The words and their meaning were unmistakable. “This is my Son, my chosen one; listen to him!”

Then, as quickly as it had come, the cloud departed, leaving us in absolute silence. This time, though, I had no desire to speak. Everything that needed to be said had just been said by God himself. For several minutes we continued to lie there, our faces to the ground. When we finally looked up, we saw only Jesus standing next to us, looking as human and safe and wonderful as we'd ever seen him.

It changed me, of course, that morning on the mountain, but not in the way you might think. When it was all over, I was still just “Simon Peter,” the man. In fact, even more so, if you know what I mean. Having entered into the very presence of God himself, and having heard him speak to me in audible words, with a voice that could create or destroy anything, everything at will, I came away profoundly aware of my own finite humanity. Until that day I had spent my life comparing myself to others, using what I chose to see in them to feed my own pride and arrogance. Look at my strength! Look at my skill! Listen to my bellowing voice! I am great among men!

But those few seconds in the presence of God provided me with a mirror in which I caught a fleeting glimpse of my real self. For the first time I understood Isaiah's agonized cry when he too entered into the presence of God. “Woe is me, for I am ruined! Because I am a man of unclean lips, and I live among a people of unclean lips; for my eyes have seen the King, the Lord of hosts.” Isaiah came away overwhelmed with his sinfulness. I came away overwhelmed with my arrogance. It wasn't that I saw myself as having no value. Indeed, it was exactly the opposite. Everything that happened that day between myself and my Creator confirmed my incredible value to him. But it was a value absolutely unrelated to anything I had ever done or ever could do. I had value to him simply because I had value to him, and nothing I could ever do or not do would alter that reality. I left the mountain that morning knowing I was a tiny speck of God's infinite creation yet a speck who had incomprehensible value to him.

Those few minutes in the presence of God provided me with another gift as well. Having seen the real thing, I can now so easily recognize the counterfeits. There are so many games used by Satan to cheat and rob the people of God. One of his most effective seems to be inviting God's people into a kind of spirit-world communication that plays on their egos and bolsters their pride. He feeds them messages and offers them experiences that seem to confirm for them an elevated status in the family of God. They come away feeling as though they have become skilled in the ways of the spirit world, qualified to interact with the presence of God at will.

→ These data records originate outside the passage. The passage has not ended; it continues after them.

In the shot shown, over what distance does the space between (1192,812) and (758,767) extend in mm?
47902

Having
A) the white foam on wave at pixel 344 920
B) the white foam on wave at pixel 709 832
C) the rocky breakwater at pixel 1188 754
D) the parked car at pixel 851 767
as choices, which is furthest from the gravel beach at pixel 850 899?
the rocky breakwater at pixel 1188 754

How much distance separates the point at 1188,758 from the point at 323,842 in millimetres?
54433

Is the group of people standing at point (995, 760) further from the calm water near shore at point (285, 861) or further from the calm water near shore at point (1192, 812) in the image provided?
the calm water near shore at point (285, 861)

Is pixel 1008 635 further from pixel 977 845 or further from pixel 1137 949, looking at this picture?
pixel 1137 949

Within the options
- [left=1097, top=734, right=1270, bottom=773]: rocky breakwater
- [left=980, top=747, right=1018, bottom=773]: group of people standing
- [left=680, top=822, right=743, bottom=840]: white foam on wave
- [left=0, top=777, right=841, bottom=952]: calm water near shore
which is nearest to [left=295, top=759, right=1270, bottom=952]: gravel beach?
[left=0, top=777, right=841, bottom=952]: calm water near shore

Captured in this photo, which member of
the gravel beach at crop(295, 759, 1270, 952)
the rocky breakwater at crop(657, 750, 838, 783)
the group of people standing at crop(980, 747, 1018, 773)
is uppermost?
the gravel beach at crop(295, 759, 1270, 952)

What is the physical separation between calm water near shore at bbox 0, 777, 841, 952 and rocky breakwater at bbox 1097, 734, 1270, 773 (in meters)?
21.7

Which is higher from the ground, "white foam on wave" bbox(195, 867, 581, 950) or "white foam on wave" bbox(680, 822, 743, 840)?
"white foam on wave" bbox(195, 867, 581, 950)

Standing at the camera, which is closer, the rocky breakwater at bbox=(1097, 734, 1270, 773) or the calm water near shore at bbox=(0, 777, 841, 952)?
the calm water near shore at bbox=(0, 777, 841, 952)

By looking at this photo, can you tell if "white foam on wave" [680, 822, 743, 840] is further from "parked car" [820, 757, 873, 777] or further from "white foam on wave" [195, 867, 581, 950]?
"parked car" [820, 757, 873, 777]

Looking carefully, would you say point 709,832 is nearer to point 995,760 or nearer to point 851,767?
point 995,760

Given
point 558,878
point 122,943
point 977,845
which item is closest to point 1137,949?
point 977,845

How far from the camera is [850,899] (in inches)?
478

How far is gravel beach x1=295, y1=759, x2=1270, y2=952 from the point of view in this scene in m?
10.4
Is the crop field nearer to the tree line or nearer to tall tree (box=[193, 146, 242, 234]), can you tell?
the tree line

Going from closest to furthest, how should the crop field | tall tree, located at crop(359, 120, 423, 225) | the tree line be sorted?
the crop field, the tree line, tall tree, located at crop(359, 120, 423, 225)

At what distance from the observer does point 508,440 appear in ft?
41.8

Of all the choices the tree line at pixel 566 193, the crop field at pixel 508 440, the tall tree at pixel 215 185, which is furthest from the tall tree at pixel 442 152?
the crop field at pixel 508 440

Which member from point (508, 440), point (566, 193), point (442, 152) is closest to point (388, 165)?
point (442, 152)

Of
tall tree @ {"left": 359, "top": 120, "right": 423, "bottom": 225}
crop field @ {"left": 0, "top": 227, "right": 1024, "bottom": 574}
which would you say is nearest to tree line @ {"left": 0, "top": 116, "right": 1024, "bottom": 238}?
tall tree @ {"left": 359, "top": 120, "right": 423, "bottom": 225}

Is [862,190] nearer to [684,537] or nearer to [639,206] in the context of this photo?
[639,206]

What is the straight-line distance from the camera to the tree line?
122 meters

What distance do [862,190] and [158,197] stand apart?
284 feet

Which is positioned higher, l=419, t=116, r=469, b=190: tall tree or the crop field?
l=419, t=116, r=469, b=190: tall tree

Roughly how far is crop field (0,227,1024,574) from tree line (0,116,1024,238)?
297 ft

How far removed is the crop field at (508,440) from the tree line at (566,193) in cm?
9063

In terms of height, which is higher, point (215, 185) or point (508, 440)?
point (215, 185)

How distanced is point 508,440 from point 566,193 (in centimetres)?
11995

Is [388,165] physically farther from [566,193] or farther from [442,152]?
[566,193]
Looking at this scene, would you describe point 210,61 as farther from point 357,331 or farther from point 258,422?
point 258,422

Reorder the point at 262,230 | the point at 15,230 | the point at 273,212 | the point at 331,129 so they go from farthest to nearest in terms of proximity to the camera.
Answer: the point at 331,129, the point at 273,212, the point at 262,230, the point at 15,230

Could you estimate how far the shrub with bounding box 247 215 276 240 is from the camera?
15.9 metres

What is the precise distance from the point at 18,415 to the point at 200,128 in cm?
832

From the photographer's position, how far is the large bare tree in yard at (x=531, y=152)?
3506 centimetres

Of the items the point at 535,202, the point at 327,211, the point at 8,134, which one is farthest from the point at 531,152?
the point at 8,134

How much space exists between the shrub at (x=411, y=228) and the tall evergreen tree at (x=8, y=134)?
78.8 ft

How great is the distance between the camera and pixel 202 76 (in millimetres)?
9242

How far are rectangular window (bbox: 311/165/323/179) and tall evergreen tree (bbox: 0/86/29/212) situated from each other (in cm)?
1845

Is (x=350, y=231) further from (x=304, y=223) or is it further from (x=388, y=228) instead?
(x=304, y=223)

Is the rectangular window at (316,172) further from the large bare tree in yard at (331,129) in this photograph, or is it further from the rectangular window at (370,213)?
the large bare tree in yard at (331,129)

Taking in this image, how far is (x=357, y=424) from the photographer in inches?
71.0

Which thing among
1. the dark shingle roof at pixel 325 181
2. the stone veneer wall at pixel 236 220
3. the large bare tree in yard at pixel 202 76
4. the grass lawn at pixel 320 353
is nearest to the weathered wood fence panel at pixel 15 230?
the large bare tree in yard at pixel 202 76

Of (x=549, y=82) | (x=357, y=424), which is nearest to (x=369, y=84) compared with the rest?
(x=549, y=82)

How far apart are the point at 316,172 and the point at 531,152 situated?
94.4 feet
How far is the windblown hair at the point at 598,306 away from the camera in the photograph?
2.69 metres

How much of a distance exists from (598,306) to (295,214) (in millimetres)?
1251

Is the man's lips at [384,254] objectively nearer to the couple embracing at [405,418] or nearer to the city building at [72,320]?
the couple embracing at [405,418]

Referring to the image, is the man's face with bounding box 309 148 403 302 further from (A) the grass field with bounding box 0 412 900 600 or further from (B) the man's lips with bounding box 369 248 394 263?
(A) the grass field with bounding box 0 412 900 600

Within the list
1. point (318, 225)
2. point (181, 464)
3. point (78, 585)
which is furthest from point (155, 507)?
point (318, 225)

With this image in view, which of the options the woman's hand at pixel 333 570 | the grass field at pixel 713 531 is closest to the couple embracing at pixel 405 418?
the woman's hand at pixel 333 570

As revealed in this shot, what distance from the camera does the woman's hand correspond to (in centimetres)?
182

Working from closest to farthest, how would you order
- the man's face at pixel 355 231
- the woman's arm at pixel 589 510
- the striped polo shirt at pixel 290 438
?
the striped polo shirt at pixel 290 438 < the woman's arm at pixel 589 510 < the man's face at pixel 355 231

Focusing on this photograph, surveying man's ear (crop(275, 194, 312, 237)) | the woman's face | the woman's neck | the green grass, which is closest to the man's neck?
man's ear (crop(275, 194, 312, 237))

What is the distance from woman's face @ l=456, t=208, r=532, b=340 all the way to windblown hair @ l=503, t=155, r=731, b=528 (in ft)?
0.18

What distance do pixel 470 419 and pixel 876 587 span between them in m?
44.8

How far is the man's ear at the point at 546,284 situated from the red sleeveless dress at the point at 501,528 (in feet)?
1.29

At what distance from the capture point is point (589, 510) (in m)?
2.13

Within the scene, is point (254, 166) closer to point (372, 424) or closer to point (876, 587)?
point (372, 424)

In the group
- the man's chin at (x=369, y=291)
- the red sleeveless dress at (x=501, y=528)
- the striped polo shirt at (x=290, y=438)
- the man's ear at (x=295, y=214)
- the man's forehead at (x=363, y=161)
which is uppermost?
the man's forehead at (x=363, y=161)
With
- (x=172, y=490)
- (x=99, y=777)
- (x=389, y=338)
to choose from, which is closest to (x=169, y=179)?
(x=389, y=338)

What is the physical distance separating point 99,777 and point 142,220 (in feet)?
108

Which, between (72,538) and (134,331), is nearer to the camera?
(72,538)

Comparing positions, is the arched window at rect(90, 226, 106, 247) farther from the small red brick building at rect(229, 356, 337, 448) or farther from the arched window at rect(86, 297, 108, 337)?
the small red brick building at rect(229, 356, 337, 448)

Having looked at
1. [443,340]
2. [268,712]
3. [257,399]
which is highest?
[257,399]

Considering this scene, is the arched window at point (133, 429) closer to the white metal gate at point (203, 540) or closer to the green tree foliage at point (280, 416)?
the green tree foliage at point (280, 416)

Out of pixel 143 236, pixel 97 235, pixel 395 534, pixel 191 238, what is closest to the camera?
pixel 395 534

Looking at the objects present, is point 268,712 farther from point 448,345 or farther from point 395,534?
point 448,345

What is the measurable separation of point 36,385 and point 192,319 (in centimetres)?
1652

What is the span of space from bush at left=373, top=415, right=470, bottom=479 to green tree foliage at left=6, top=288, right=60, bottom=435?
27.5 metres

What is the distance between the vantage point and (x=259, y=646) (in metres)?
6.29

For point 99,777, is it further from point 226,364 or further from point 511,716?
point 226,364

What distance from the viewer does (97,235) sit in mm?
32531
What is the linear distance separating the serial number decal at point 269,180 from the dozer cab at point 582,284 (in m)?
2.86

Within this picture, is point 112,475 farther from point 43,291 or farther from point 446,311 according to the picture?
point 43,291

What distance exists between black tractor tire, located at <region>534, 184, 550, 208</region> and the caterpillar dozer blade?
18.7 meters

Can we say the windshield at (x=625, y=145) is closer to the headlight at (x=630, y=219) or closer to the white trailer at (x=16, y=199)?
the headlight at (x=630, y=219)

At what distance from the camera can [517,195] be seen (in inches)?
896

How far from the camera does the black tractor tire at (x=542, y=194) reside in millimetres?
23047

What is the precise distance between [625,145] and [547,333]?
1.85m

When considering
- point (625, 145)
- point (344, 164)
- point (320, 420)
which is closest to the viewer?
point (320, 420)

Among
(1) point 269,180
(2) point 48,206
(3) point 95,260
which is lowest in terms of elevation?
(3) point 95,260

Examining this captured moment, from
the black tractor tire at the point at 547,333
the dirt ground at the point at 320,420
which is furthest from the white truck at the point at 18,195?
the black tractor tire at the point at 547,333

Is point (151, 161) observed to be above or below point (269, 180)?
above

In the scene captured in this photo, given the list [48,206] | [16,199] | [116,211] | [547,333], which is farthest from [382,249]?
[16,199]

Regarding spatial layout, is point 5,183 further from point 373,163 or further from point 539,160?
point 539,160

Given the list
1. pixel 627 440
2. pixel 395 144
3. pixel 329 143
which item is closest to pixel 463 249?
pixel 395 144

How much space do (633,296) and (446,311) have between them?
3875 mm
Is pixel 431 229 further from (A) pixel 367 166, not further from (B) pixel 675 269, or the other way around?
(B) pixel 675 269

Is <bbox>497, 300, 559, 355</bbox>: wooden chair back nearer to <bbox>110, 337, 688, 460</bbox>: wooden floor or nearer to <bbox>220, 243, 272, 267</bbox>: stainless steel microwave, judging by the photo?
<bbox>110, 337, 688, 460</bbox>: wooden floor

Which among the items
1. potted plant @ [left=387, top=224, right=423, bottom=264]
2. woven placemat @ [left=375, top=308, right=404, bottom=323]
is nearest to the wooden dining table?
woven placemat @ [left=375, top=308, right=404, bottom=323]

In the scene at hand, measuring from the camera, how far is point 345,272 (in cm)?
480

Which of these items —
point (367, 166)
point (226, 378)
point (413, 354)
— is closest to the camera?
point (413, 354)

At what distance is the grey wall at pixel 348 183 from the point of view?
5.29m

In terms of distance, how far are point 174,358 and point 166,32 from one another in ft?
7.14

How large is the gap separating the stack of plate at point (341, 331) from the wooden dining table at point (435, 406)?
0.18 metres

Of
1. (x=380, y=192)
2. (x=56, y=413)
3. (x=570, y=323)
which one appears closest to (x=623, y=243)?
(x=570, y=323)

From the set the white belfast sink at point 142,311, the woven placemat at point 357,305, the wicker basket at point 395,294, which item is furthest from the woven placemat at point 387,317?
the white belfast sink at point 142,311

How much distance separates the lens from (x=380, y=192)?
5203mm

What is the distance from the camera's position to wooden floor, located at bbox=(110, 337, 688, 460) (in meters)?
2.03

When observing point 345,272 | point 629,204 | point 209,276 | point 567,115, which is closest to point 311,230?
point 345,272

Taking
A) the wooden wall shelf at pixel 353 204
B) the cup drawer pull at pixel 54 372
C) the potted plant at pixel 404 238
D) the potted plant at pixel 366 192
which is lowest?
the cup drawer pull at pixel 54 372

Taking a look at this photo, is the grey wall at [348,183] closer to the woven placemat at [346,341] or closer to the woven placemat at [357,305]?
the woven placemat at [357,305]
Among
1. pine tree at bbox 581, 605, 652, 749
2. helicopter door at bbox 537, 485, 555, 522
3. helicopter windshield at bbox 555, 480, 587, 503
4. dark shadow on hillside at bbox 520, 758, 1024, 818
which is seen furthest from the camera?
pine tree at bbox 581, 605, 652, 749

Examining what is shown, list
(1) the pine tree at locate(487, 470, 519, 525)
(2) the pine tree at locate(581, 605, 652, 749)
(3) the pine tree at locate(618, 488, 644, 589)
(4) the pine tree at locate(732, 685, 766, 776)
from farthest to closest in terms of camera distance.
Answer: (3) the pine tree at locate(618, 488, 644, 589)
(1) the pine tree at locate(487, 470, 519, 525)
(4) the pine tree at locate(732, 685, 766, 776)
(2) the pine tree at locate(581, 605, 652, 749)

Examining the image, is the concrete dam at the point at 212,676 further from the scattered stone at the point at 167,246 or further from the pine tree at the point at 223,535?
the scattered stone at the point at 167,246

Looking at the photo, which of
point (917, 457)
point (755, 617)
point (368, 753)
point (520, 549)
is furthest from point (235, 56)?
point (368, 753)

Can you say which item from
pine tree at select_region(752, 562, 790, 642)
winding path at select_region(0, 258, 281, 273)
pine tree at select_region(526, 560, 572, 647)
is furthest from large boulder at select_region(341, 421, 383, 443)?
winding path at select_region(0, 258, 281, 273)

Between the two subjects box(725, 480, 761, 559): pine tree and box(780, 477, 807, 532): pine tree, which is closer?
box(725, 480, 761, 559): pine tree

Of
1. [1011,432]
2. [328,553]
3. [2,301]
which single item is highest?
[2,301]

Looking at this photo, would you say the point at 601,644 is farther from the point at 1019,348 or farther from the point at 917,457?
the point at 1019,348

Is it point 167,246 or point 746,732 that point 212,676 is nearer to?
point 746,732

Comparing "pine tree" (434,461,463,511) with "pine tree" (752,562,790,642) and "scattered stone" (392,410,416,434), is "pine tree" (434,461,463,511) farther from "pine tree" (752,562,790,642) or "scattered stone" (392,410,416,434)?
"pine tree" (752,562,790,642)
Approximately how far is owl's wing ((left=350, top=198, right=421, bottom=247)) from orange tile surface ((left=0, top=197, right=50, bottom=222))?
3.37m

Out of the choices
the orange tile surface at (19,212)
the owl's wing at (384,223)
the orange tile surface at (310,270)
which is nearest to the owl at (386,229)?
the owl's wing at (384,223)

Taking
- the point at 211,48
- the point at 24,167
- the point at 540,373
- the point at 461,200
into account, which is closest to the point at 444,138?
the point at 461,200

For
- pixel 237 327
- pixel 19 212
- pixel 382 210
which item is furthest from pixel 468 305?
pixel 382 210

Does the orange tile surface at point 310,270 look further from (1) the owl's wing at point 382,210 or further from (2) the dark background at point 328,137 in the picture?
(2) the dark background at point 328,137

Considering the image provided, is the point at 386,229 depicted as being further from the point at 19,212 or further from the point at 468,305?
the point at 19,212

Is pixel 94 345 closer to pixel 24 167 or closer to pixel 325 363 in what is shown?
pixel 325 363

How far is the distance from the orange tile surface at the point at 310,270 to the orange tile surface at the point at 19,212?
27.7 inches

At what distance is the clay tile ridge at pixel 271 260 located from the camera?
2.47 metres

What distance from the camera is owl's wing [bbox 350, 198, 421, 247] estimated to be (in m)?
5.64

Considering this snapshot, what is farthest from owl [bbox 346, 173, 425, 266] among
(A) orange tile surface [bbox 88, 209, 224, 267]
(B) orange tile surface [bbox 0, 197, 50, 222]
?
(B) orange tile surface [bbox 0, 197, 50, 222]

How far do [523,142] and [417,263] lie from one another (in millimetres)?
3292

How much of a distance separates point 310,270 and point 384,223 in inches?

To those who have been so deceived, let me speak the truth. Entrance into the presence of the real God, the living God, is the most humbling of all human experiences. If you find yourself coming away from spirit-world exploration focused on yourself and what you've learned and what you've experienced, seeing yourself as a select member of a privileged few within the family of God, then you have simply been deceived into playing ego games with the devil. For, you see, when we enter into the real thing, with the real God, we do not come away focused on ourselves. We come away overwhelmed with
him,
and with his Son, Jesus Christ. And if we see ourselves at all, we see only our unworthiness and the inexplicable wonder that he loves us as he does.

The three of us bombarded Jesus with questions all the way down the mountainside that day. What did this mean? What did that mean? What did he want us to do with what we had just experienced?

Many of his answers made no sense to us at the time. Until we finally were able to understand his departure, none of the other pieces seemed to fit. One thing we did understand, however. For now he wanted us to keep silent about what we had seen. He told us we were to say nothing to anyone until after he rose from the dead. When we pressed him further about what he meant by “rising from the dead,” he simply assured us that when we saw it, we would know.